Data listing
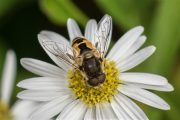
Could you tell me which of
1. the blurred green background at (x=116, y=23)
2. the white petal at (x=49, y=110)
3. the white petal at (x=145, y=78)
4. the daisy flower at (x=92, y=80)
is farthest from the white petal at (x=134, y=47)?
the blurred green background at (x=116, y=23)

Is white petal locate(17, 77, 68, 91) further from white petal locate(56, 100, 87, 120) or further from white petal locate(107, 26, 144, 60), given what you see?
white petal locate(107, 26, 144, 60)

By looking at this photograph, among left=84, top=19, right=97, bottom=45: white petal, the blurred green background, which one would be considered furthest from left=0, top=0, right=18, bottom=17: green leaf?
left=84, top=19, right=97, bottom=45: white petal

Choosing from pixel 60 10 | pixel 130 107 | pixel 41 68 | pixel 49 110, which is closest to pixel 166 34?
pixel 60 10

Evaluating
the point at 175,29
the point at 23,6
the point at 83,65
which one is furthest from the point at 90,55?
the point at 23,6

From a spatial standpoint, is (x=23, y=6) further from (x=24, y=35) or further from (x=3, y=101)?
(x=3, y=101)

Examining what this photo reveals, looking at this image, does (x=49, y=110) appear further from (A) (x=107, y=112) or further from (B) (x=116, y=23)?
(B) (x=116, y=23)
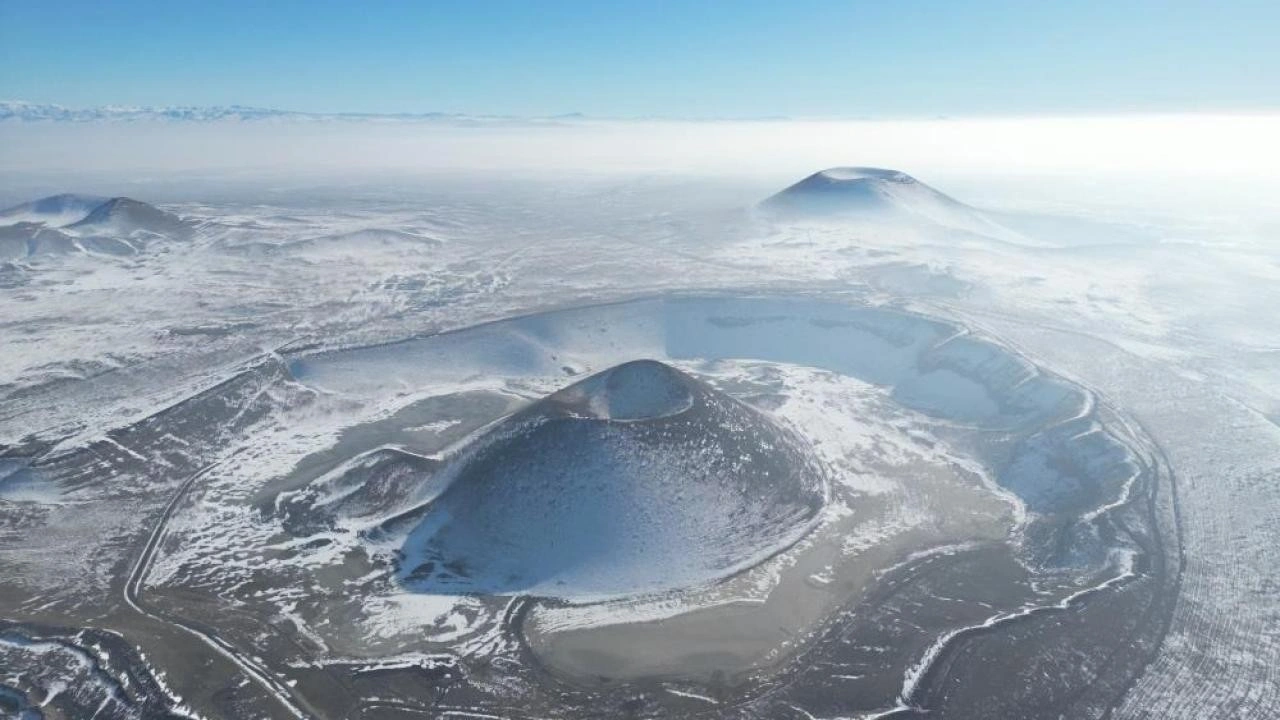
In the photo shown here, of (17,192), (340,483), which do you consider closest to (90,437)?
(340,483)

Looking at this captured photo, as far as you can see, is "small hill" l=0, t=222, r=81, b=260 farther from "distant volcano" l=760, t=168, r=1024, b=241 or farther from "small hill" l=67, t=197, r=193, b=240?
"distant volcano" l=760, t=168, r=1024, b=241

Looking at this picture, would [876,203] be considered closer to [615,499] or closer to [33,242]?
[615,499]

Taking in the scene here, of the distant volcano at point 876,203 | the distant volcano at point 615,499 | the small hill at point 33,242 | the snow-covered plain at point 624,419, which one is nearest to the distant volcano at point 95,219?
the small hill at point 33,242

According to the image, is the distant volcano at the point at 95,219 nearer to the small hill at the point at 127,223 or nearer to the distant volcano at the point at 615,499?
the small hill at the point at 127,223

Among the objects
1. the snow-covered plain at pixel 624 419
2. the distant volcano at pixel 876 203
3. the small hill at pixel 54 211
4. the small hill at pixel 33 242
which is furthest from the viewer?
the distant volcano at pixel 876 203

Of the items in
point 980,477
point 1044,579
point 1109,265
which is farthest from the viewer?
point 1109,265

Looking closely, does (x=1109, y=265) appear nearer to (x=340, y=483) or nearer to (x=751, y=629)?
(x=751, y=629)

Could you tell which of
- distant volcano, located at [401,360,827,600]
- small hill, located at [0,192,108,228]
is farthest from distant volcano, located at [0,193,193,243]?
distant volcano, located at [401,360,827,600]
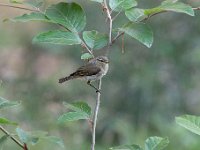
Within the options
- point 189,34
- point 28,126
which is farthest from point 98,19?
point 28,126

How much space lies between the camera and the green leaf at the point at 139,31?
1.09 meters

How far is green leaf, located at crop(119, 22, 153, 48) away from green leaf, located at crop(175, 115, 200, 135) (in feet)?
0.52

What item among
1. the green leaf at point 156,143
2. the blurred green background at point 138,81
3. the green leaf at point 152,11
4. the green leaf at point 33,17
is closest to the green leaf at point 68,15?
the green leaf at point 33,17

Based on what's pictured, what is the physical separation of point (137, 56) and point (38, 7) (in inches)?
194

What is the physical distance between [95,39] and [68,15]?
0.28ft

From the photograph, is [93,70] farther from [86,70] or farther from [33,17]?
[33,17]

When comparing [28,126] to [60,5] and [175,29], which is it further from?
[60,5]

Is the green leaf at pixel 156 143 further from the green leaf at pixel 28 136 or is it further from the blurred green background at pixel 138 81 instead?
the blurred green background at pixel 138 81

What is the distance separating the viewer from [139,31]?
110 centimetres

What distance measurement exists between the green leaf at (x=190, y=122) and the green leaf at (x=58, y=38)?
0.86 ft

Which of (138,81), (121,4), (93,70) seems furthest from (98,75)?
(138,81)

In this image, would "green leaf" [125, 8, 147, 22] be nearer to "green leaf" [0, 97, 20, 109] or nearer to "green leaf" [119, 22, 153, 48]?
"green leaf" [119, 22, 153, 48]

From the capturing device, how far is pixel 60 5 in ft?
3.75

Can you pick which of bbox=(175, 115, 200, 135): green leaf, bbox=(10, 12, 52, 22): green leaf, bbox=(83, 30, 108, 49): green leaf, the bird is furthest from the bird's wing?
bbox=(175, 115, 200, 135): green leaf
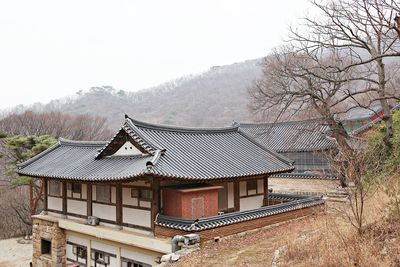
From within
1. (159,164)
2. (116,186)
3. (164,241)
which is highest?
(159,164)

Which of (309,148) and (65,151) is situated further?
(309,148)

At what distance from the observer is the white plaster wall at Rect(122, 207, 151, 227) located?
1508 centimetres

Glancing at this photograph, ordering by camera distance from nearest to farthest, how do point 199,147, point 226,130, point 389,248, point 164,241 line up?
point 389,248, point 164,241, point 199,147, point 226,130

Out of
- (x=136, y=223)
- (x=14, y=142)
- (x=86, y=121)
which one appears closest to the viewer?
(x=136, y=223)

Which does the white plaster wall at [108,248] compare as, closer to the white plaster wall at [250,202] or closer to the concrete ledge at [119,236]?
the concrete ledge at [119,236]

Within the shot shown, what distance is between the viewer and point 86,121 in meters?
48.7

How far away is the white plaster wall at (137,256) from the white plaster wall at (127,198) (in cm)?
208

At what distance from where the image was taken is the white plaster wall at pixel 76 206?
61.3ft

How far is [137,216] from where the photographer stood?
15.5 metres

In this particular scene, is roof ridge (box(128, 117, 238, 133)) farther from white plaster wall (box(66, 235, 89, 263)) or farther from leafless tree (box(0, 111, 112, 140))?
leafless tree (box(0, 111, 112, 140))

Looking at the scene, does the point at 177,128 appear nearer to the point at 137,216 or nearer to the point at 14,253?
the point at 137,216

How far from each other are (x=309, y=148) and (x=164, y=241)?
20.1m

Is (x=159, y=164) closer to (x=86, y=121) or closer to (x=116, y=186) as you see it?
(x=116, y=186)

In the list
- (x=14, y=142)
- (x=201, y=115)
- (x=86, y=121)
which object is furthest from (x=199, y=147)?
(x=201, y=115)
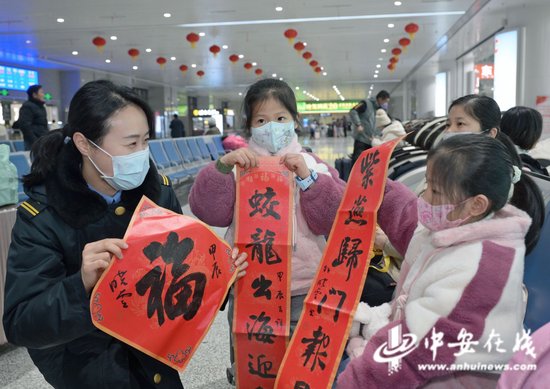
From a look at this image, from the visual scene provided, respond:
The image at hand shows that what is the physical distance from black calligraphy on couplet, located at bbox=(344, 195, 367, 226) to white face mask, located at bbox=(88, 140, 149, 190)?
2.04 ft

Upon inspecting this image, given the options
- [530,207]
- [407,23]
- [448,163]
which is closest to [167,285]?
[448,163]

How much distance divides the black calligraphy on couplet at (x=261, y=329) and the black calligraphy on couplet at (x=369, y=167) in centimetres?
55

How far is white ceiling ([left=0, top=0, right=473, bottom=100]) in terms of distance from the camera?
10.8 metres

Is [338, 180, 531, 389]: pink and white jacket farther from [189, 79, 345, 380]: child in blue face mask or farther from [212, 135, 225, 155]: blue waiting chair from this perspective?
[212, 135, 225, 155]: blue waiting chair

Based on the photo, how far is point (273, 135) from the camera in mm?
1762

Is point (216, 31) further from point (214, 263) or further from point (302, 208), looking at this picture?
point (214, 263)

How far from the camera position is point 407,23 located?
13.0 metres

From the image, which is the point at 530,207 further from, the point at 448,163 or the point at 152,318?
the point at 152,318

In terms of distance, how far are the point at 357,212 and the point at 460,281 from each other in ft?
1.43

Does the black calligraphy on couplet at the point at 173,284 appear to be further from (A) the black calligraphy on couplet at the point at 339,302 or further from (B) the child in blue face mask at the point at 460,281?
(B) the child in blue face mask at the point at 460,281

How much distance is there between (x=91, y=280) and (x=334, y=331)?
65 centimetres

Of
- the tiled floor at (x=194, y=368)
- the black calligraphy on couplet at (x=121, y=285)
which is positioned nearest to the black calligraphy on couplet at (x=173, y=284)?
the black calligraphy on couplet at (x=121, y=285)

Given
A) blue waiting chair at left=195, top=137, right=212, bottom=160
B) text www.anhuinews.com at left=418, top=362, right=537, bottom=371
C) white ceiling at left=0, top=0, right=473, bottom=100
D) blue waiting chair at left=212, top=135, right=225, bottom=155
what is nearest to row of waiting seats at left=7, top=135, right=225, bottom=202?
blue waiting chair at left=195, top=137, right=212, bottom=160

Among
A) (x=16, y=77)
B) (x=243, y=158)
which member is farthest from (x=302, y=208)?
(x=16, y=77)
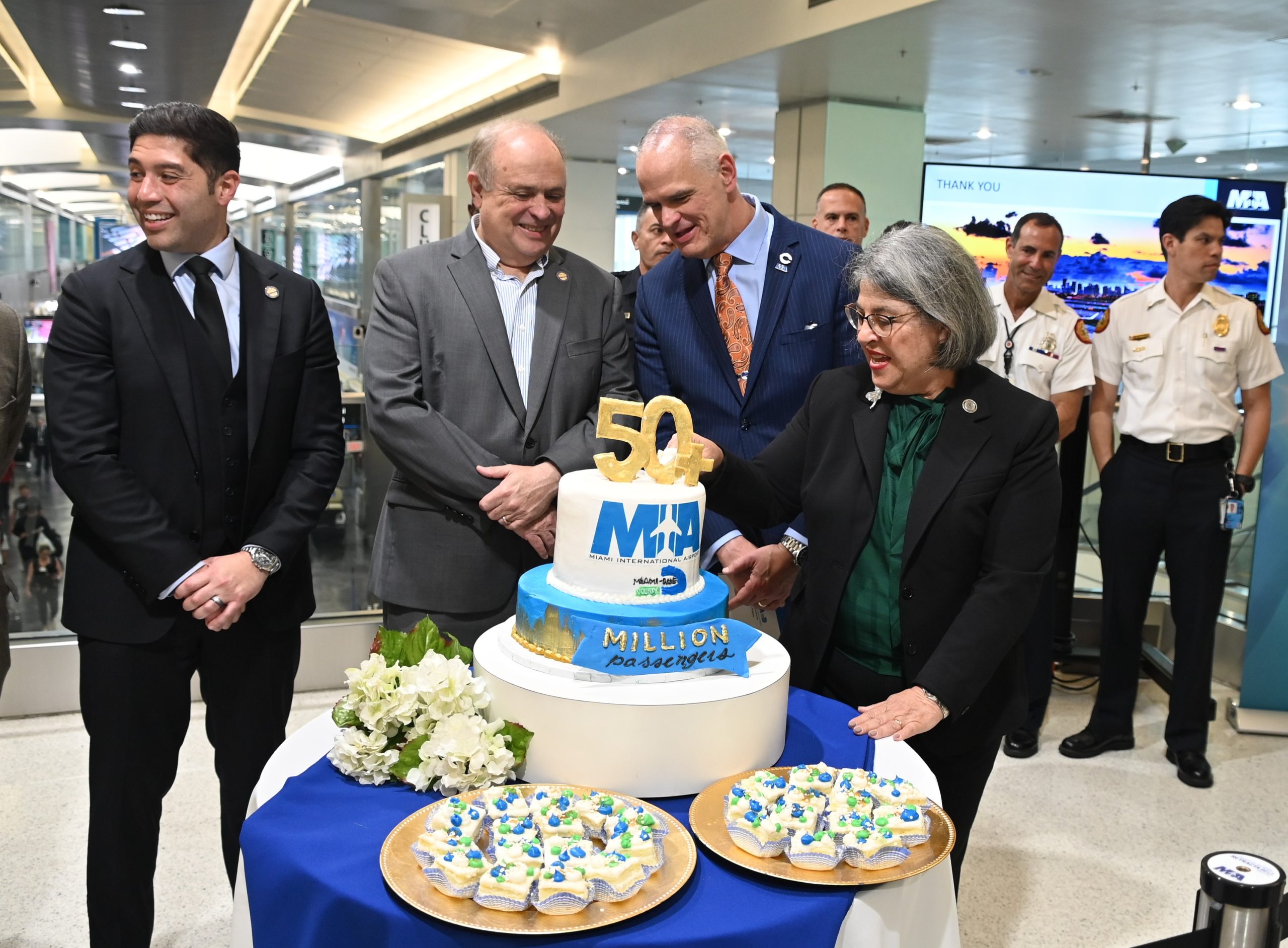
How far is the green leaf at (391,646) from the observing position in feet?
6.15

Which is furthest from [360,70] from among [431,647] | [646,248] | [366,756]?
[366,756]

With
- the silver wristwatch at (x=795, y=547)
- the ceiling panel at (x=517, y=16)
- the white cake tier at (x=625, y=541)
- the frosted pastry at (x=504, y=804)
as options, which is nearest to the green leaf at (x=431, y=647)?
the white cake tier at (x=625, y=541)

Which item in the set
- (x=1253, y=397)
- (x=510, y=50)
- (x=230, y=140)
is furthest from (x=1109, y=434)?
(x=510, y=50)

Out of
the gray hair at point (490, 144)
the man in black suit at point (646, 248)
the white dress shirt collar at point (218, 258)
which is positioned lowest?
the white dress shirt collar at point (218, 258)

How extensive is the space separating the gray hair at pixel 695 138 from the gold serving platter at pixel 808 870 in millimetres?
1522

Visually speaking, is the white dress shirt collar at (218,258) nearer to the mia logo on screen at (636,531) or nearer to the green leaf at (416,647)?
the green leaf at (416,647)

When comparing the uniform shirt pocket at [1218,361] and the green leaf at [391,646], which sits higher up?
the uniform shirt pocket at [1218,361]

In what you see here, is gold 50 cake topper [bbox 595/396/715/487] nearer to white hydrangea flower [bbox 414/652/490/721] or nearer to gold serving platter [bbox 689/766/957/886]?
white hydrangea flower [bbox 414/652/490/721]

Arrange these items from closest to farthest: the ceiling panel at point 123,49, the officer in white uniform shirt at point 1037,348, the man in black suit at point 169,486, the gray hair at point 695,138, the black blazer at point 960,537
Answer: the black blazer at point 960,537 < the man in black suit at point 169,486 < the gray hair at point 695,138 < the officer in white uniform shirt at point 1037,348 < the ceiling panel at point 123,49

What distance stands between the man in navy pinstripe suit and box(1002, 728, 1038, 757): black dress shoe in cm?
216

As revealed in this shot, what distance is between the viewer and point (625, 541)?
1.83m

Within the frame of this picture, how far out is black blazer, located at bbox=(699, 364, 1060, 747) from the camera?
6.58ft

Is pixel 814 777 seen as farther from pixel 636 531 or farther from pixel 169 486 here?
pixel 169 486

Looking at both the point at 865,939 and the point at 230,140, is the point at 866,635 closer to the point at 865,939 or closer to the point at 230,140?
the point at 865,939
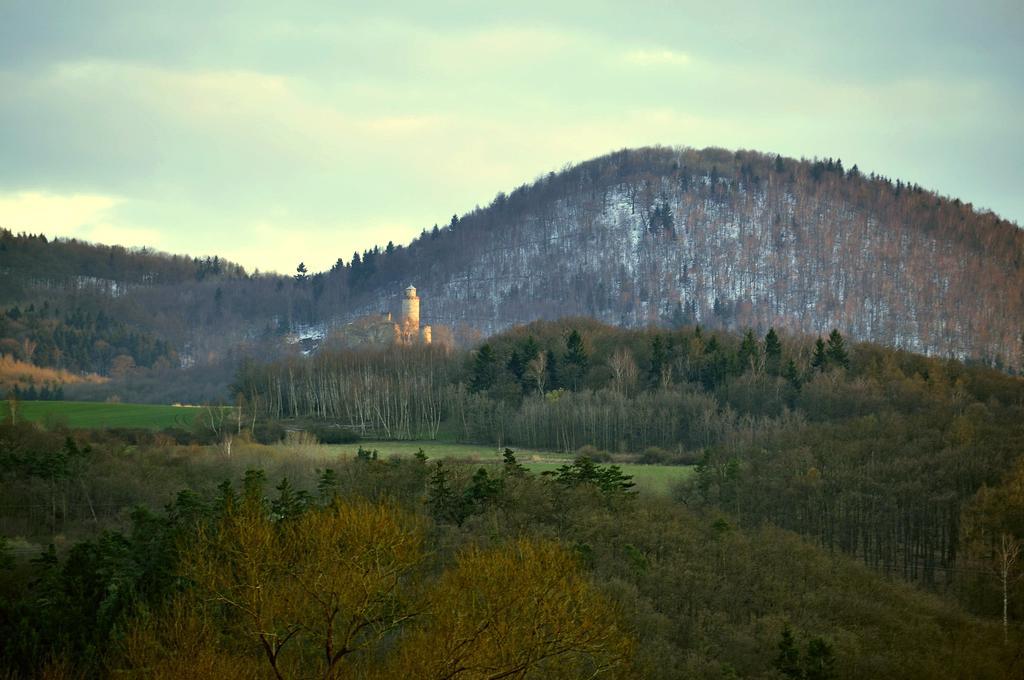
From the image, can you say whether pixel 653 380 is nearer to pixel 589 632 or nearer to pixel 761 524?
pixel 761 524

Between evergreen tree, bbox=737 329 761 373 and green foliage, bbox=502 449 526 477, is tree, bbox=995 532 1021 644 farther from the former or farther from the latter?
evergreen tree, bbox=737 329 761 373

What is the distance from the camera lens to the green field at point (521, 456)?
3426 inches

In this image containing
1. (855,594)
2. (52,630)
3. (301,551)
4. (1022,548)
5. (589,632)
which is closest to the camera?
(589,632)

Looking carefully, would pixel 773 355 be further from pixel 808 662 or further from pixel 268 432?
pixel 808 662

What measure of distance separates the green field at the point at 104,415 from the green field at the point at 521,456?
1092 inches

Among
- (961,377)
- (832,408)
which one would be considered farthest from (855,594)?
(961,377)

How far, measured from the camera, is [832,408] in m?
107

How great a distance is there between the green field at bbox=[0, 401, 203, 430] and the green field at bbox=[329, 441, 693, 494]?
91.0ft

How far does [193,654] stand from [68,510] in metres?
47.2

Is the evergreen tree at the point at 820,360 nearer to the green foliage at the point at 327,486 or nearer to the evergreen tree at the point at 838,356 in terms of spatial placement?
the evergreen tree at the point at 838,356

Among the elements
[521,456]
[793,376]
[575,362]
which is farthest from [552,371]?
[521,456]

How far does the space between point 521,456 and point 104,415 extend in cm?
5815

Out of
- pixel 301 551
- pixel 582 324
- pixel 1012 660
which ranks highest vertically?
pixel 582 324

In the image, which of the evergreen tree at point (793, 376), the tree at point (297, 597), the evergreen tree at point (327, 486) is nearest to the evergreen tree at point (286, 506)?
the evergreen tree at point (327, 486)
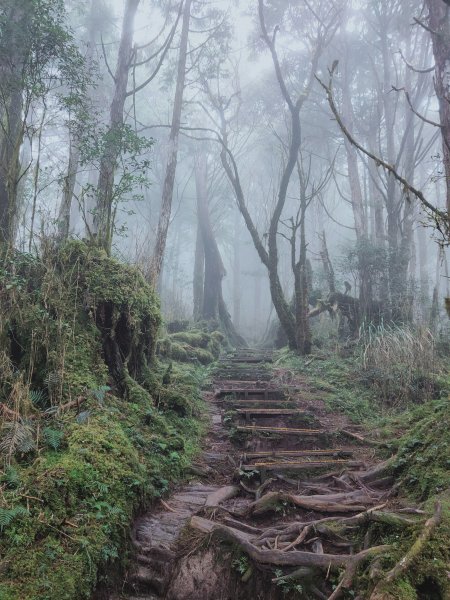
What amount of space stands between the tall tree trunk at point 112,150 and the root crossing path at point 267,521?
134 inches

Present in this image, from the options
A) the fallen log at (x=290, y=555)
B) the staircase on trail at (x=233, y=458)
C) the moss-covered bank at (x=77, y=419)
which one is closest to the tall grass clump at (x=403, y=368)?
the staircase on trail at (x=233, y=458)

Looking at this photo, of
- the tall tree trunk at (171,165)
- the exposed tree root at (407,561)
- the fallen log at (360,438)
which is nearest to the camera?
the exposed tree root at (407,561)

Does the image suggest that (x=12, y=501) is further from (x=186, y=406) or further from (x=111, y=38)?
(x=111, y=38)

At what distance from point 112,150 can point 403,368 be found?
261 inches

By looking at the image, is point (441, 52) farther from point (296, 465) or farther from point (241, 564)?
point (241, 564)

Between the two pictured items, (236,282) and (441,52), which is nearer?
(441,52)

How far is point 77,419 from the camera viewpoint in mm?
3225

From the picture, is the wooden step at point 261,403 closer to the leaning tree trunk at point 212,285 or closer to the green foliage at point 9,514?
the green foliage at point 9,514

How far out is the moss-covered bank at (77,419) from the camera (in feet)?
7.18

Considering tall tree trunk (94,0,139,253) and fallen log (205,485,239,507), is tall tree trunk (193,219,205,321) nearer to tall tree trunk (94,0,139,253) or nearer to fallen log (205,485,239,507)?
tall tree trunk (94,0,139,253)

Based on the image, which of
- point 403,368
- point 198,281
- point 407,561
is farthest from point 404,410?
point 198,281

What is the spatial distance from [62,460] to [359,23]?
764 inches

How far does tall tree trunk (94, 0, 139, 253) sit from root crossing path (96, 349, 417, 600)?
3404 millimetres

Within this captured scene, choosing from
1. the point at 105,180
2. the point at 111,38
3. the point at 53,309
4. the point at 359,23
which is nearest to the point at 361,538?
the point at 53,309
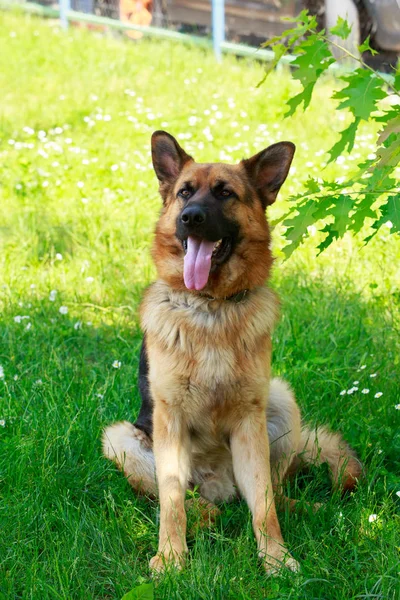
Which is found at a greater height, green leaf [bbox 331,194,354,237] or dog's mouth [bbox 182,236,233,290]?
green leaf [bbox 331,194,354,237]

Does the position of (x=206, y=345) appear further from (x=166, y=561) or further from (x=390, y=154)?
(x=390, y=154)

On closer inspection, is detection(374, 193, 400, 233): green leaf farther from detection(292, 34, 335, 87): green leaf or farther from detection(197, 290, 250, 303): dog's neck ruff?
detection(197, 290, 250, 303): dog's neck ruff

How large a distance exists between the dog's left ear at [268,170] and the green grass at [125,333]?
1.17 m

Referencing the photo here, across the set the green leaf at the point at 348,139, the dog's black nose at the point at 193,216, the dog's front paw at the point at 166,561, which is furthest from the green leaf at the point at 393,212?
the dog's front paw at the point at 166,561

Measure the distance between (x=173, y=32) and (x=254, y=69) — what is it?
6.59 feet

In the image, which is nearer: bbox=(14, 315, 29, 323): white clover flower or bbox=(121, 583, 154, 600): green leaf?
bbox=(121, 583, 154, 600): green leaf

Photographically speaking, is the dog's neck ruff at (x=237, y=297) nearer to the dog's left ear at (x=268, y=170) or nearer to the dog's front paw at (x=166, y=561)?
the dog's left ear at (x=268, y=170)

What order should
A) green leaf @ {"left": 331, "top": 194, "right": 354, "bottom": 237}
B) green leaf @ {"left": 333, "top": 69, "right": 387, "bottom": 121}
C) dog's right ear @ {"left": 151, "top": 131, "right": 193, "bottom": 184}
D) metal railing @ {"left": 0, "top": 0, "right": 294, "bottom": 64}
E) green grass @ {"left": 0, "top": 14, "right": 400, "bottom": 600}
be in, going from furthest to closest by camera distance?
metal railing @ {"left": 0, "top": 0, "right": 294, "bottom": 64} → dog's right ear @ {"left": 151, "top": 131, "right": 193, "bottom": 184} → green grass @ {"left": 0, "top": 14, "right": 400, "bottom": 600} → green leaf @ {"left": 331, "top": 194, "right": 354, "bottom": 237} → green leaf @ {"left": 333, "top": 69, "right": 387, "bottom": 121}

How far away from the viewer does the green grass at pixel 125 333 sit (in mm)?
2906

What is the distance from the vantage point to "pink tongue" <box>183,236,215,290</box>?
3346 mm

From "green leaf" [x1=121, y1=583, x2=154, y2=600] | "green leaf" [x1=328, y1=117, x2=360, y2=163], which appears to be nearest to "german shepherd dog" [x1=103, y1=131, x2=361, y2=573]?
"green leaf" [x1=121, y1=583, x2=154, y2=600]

— What needs to be done —
Print nothing but the lines from the line with "How far away from" to the last line of the records above. Both of those lines count.

— Task answer —
How far away from the viewer does the green grass at pixel 125 333 sit (in mm)?
2906

What is the distance from the vantage point to "pink tongue" <box>183,236,215,290</box>?
3346 mm

From "green leaf" [x1=121, y1=583, x2=154, y2=600] | "green leaf" [x1=328, y1=117, x2=360, y2=163], which appears to be nearest to "german shepherd dog" [x1=103, y1=131, x2=361, y2=573]?
"green leaf" [x1=121, y1=583, x2=154, y2=600]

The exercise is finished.